True, when on active duty, the ambassadors must have made friendship with various people in their host states. What prevents creating a nexus between the TAC corpers in Nigeria and their former host countries? This is one area that Nigeria’s diplomatic missions abroad can be directed to facilitate. Citizen diplomacy can be very helpful to the use of the foreign environment to assist domestic policies. And perhaps most significantly is the third consideration: reviewing Professor Akinwande Bolaji Akinyemi’s Concert of Medium of Powers as a matter of urgent policy in response to the future challenges of the New World Order currently in the making.
If Washington succeeds to retain its status as a global power, there is nothing to suggest that the Washingtonian power will not be strongly challenged by notable new global players. There is the Chinese dimension acting alone or in concert with Russia. There is also the European Union as a new centre. While the United Kingdom can be expected to sustain the American power globally, North Korea and Chinese may constitute a formidable alliance with Russia, without ruling out China still acting alone. Consequently, Professor Akinyemi’s Concert of Medium Powers is one foreign policy issue that currently requires revisiting.

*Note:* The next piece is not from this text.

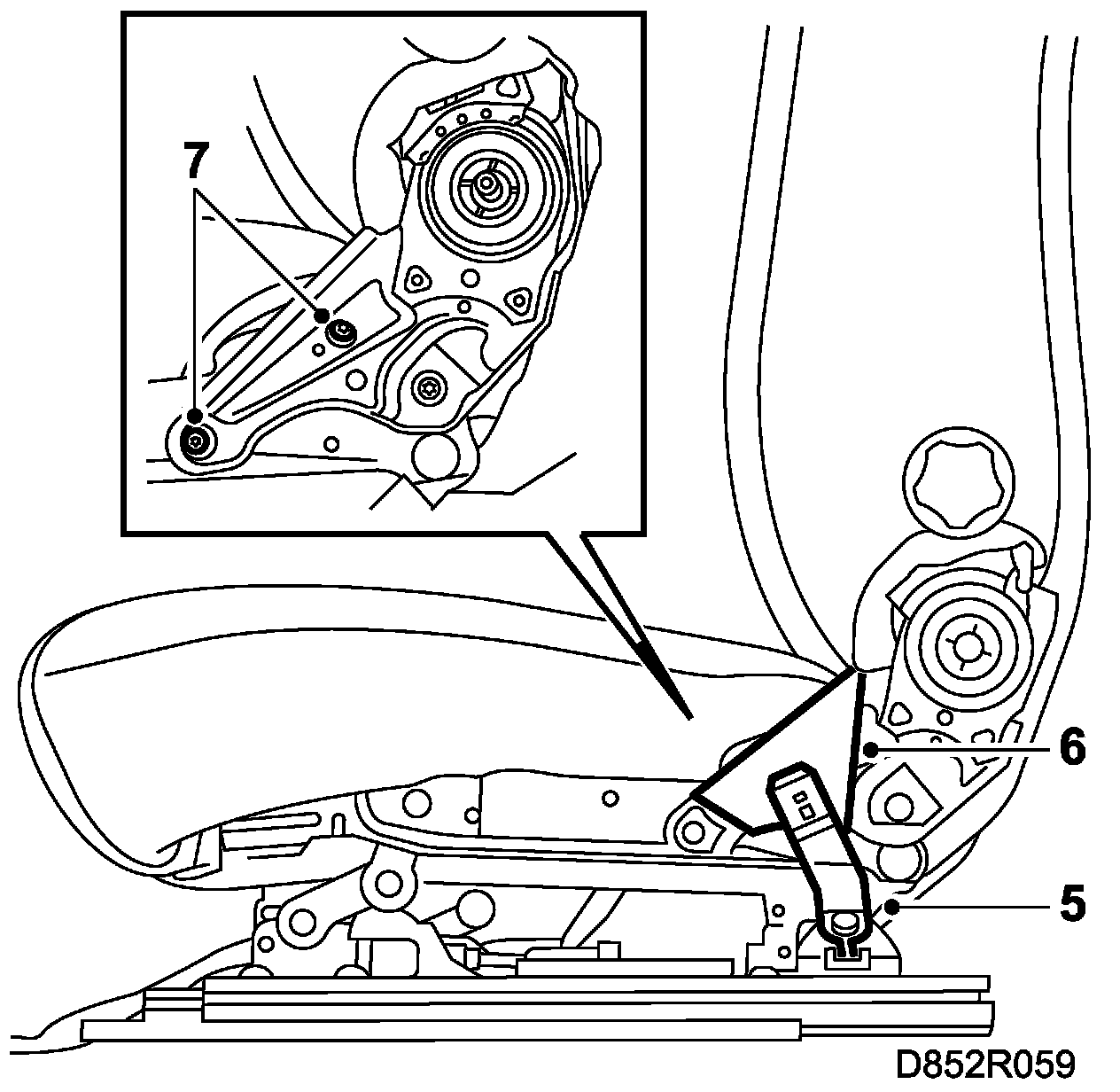 7
6
5
D852R059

When it was first mooted as an idea and many countries were invited to Lagos to discuss the modalities, the big powers saw it as a direct confrontation and therefore did what was possible to discourage the promotion of the idea. And true again, there is nothing to suggest that revisiting it will not be considered as another confrontation but it is necessary for Nigeria as a leader. The Russo-Ukrainian war has specifically created a good platform to reconsider many exploitative international policies. The war has prompted discussions on alternative international currencies to the US Dollar and the U.K. Pound Sterling as espoused by the Bretton Woods agreements. New organisations and alliances are in the making. Consequently, Nigeria, as the global capital of the black world, and Nigeria with the biggest black population in the world, needs to provide exemplary leadership, not only for the African, but also for the whole black, people of the world by ensuring the establishment of a platform where interests of the medium powers can be constructively addressed. Rearticulating the idea of the Concert of Medium Powers has therefore become a desideratum. Foreign policy, indeed, can be a very potent tool of promoting national unity, economic vibrancy and religious harmony if the sentiments of holier than thou are first removed. A united Nigeria cannot but remain a dream if there are open threats of Fulanisation and Islamisation or ethnic threats of supremacy over one another. In addressing these threats, foreign policy can be seriously energised to seek international assistance to douse the tension at the domestic level. In the eyes of the OIC, Nigeria is a Muslim or Islamic State but Nigeria is not. Foreign policy can seek to underscore that Nigeria has a provision on secularity and to use the opportunity to seek international support for the strengthening of that policy of secularity.